Text section:
COVID-19 Pandemic Results in Increased Substance Use Among Regular Drug Users


Sudden disruptions in the supply of street drugs when the COVID-19 pandemic began were associated with an increase in overdose deaths and other harms.

Individuals who regularly use psychoactive substances report experiencing various negative impacts since the beginning of the COVID-19 pandemic, including increased usage and fear of relapse or overdose, according to a survey published in the International Journal of Drug Policy.

“People who use drugs have been negatively impacted by the pandemic in ways that put them at greater risk for experiencing substance and health-related harms, including overdoses and a decreased ability to mitigate risk behaviors,” said lead study author Dr. Farihah Ali in a press release. “These findings warrant the need for increased accessibility of safe supply programs, take-home naloxone and drug-testing kits, as well as novel approaches to help ensure they have the necessary tools available to make informed choices and mitigate risk.”

Forty-seven percent of respondents indicated their substance use had increased during COVID-19, and 38% said they believed they were at higher risk of overdose due to supply disruptions that made drugs more expensive, harder to get, and of unknown origin. Among those using syringes or other paraphernalia, 47% responded that they started re-using or sharing for the first time after the beginning of the pandemic due to COVID-19-related restrictions decreasing access to harm reduction or needle exchange programs.

Seven percent of survey respondents indicated they had relapsed during the COVID-19 pandemic.

“One of the potential factors in relapse is all the time spent alone and isolated with all the pandemic restrictions,” said Tara Elton-Marshall, PhD, independent scientist at the Centre for Addiction and Mental Health Institute for Mental Health Policy Research, in the release. “Using alone itself was a real concern. We know that people who use alone are more likely to die of an overdose, in part because there is nobody there to administer naloxone or call emergency services.”

The researchers said that sudden disruptions in the supply of street drugs when the pandemic began were associated with an increase in overdose deaths and other harms. In British Columbia, where the survey was conducted, the number of illicit drug overdose deaths increased by 72% during the first 4 months of the pandemic compared to the previous year.

“We need everything from good treatment and harm reduction measures to realizing that we are in an environment where everything is different during COVID and we need different solutions,” said Jürgen Rehm, PhD, in the release. “We need to consider now how to decriminalize drug use. This survey lends strong support for the need for an integrated drug policy strategy including harm reduction.”


Large numbers of regular drug users report increased substance use during COVID-19 [news release]. EurekAlert; April 20, 2021. Accessed April 22, 2021.

Data listing:
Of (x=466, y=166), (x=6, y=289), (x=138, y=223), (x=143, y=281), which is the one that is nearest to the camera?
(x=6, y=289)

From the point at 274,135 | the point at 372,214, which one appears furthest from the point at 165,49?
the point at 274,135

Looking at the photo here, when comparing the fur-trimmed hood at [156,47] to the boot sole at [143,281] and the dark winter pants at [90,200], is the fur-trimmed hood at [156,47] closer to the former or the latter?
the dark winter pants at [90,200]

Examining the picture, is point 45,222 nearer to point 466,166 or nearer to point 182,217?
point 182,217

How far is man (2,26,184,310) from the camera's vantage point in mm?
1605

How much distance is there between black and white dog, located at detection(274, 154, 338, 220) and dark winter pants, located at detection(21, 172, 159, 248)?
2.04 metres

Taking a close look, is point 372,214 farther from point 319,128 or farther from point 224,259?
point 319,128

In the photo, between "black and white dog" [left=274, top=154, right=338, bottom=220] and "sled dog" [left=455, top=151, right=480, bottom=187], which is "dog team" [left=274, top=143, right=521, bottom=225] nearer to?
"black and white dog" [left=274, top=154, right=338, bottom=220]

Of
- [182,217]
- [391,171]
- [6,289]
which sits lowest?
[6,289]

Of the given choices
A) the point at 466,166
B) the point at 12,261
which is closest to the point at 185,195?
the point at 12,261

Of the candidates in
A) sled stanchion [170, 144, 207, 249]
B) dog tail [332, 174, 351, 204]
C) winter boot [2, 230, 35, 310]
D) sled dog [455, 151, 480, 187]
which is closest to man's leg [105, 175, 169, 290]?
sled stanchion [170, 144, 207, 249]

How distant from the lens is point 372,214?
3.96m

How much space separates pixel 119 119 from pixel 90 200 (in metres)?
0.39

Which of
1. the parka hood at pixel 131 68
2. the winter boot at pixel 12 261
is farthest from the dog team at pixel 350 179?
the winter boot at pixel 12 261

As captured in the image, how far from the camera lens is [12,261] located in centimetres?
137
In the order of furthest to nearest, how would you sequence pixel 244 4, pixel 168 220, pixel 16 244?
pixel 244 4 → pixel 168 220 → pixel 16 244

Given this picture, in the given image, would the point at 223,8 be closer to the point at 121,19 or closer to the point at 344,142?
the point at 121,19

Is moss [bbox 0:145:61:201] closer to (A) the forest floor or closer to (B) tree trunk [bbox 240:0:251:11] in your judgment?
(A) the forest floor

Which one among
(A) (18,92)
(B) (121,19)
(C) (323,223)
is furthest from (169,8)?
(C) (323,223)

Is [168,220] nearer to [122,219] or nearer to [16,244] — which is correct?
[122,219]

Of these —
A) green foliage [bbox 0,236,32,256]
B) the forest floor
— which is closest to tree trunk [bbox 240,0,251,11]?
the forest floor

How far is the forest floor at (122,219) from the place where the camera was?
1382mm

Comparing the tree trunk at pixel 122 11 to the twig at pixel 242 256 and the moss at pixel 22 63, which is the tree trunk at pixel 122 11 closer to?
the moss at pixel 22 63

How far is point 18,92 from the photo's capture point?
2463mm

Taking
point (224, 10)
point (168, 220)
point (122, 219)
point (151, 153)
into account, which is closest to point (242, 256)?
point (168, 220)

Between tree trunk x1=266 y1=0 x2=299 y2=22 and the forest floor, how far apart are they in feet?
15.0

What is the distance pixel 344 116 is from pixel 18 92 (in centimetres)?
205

Action item: List every person quoted by name in the article on drug use during COVID-19. Rely only on the text for what follows; the records are not needed.

Written solution: Dr. Farihah Ali; Tara Elton-Marshall, PhD; Jürgen Rehm, PhD